Submitted to: Geoscience and Remote Sensing Letters
Publication Type: Peer Reviewed Journal
Publication Acceptance Date: 11/18/2008
Publication Date: 1/14/2009
Citation: Balick, L., Gillespie, A., French, A.N., Danilina, I., Allard, J., Mushkin, A. 2009. LONGWAVE THERMAL INFRARED SPECTRAL VARIABILITY IN INDIVIDUAL ROCKS. Geoscience and Remote Sensing Letters. 6:1, 52-56. Interpretive Summary: Remote sensing of the land surface over thermal infrared wavelengths has the potential to resolve textural, geometrical and compositional variations that are difficult to retrieve any other way. Knowing these land surface properties greatly improves our ability to monitor features such as landcover change, water energy balance, and health of agricultural lands. Using a newly available hyperspectral imaging camera, FIRST 1, an experiment was conducted at a USDA Maricopa, Arizona site to observe various rock types at sub-centimeter scales. The results showed large spectral variations within and between rock samples that would otherwise be undetectable using conventional thermal radiometry. The outcome from this experiment will be important for remote sensing scientists investigating the benefits of hyperspectral thermal infrared imaging for land surface studies. 1 Mention of trade names or proprietary products does not constitute a guarantee or warranty of the product by USDA and does not imply its approval to the exclusion of other products that may also be suitable.

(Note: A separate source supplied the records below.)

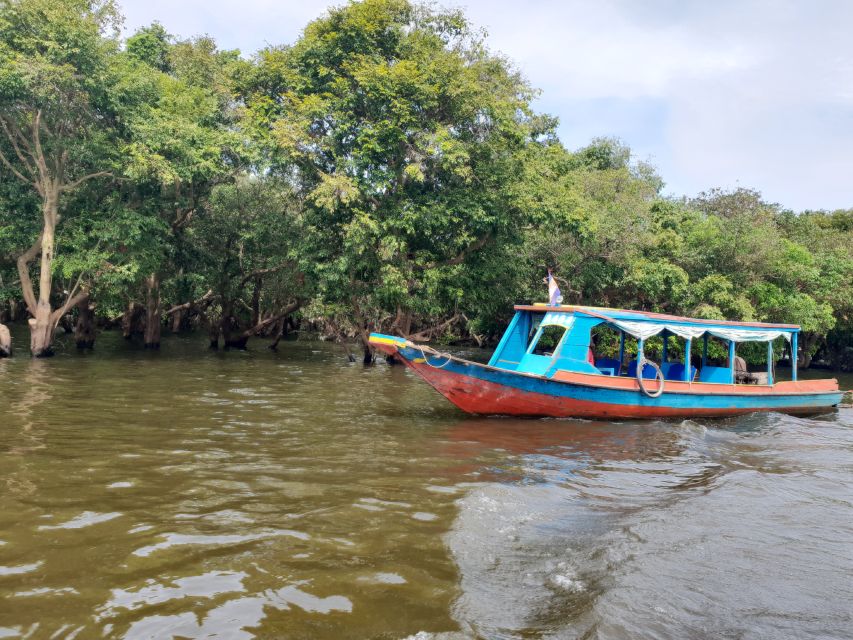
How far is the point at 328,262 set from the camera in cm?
1861

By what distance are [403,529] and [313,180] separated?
51.3ft

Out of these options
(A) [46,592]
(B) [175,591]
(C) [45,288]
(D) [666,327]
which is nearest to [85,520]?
(A) [46,592]

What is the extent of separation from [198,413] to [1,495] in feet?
15.5

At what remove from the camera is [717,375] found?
13.8 metres

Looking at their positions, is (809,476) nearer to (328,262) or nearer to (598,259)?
(328,262)

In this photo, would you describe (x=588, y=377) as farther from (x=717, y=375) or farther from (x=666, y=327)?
(x=717, y=375)

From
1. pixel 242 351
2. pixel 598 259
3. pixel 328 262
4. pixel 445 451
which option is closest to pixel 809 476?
pixel 445 451

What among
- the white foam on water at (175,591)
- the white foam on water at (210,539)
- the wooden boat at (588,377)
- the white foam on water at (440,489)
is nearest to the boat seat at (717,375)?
the wooden boat at (588,377)

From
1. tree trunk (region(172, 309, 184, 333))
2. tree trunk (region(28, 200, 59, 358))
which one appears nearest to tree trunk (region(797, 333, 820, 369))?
tree trunk (region(28, 200, 59, 358))

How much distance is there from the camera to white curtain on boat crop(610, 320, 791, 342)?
1170 centimetres

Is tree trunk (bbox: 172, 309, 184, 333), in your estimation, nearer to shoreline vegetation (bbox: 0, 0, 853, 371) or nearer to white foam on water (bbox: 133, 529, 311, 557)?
shoreline vegetation (bbox: 0, 0, 853, 371)

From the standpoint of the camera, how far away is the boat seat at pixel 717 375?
13.6 metres

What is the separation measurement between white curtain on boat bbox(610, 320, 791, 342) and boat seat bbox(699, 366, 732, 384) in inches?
32.2

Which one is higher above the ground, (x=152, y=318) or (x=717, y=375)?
(x=152, y=318)
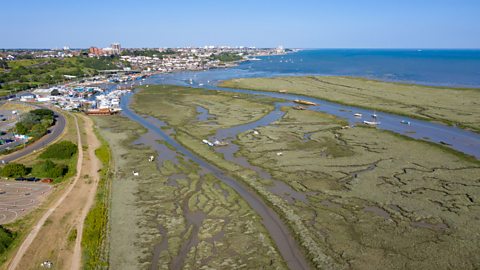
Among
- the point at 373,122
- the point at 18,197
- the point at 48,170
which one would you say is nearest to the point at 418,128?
the point at 373,122

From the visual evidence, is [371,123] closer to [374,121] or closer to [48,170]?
[374,121]

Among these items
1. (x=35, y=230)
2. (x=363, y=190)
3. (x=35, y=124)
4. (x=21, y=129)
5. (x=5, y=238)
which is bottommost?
(x=35, y=230)

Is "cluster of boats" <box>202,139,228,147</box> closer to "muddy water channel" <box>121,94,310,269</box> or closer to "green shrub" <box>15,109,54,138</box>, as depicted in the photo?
"muddy water channel" <box>121,94,310,269</box>

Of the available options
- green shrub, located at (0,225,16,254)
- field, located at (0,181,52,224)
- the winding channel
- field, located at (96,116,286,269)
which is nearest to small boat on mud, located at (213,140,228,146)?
the winding channel

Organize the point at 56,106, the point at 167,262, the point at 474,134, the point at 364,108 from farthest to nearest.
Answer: the point at 56,106
the point at 364,108
the point at 474,134
the point at 167,262

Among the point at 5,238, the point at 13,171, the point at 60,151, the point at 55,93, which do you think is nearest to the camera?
the point at 5,238

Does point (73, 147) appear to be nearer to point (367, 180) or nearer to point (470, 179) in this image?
point (367, 180)

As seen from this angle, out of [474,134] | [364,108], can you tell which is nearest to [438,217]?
[474,134]

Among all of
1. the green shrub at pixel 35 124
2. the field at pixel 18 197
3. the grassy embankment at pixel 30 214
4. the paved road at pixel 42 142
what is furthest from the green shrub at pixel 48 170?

Technical Abstract: A hyperspectral imaging spectrometer measuring in the longwave thermal infrared (7.6 - 11.6 µm) with a spatial resolution less than 5 mm at a range of 10 m was used in the field to observe the variability of emissivity spectra of individual rock surfaces. The rocks were obtained commercially, were on the order of 20 cm in size and were selected to have distinct spectral features: they include alabaster (gypsum), soapstone (steatite with talc), obsidian (volcanic glass), norite (plagioclase and orthopyroxene), and “jasper” (silica with iron oxides). The advantages of using an imaging spectrometer to characterize these rocks spectrally are apparent. Large spectral variations were observed within individual rocks that may be attributed to roughness, surface geometry, and compositional variation. Non-imaging spectrometers would normally miss these variations as would small samples used in laboratory measurements, spatially averaged spectra can miss the optimum spectra for identification of materials and spatially localized components of the rock can be obscured.